Me hervía la sangre. ¿Acaso mi vida hasta ahora no había sido honesta? ¿Acaso limpiar sus platos era más digno que sobrevivir vendiendo empanadas en la estación?

Las otras empleadas me miraban raro al principio. Pero con el tiempo, algunas se acercaron.

—No te preocupes, Rosa—me dijo Marta, la cocinera—. Todas llegamos acá por necesidad. Pero vos tenés algo distinto: te animaste a tirarte al agua por un chico que ni conocías.

A veces pensaba en dejar todo e irme. Pero Lucía empezó a mejorar en la escuela; ya no faltaba porque podía comprarle útiles y algo para comer todos los días. Yo aguantaba por ella.

Una tarde, mientras fregaba ollas enormes, Tomás entró a la cocina.

—¿Por qué trabaja acá?—me preguntó con esa inocencia que sólo tienen los chicos.

Me agaché para mirarlo a los ojos.

—Porque a veces hay que hacer sacrificios para cuidar a quienes queremos.

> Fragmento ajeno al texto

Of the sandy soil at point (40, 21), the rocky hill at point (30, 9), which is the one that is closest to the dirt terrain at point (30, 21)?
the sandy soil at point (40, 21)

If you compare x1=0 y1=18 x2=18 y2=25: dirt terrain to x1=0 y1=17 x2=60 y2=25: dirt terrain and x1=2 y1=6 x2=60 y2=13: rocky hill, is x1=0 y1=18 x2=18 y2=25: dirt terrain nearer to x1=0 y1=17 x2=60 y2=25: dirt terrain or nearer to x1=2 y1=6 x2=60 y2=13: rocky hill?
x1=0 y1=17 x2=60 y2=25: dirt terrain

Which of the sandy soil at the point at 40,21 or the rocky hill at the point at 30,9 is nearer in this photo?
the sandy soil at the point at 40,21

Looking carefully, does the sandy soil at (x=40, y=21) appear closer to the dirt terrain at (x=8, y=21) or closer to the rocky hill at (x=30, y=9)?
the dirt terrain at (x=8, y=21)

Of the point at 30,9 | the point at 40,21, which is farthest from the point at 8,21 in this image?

Él asintió serio y salió corriendo otra vez.

Pero no todo era tan simple. Una noche, Lucía llegó llorando:

—Abuela, hoy en la escuela se burlaron de mí porque dicen que sos «la sirvienta de los Figueroa»…

Sentí una puñalada en el pecho. ¿Tanto esfuerzo para esto? ¿Para que mi nieta sufriera humillaciones?

Esa noche no dormí. Pensé en mi vida: en mi marido muerto por un accidente en la fábrica; en los años limpiando casas ajenas; en los sueños rotos por la pobreza y la desigualdad. Pensé también en Tomás: ese niño rico pero solo, que me miraba como si yo fuera su única aliada en esa casa fría.

Al día siguiente enfrenté a Don Ernesto:

—Señor Figueroa, quiero hablar con usted.

Me miró sorprendido.

—¿Qué pasa ahora?

—Quiero pedirle algo: déjeme enseñarles a sus nietos lo que es vivir con menos privilegios. Que ayuden en la cocina, que aprendan a limpiar su propio desorden… Quizás así entiendan lo que vale realmente una vida.

Se rió con desprecio.

—¿Usted cree que puede cambiar algo acá?

Lo miré fijo.

—No sé si puedo cambiar esta casa, pero sí puedo cambiar mi historia y la de mi nieta.

Esa tarde renuncié. Volví a casa con miedo pero también con dignidad recuperada. Lucía me abrazó fuerte.

—Sos mi heroína, abuela—me dijo entre lágrimas.

Hoy vendo empanadas otra vez en la estación, pero ahora Lucía me ayuda después de clase. No tenemos mucho, pero tenemos paz y orgullo.

A veces me pregunto: ¿vale más un plato limpio o una conciencia tranquila? ¿Cuántos sacrificios más tendremos que hacer las mujeres como yo para ser vistas como algo más que manos útiles?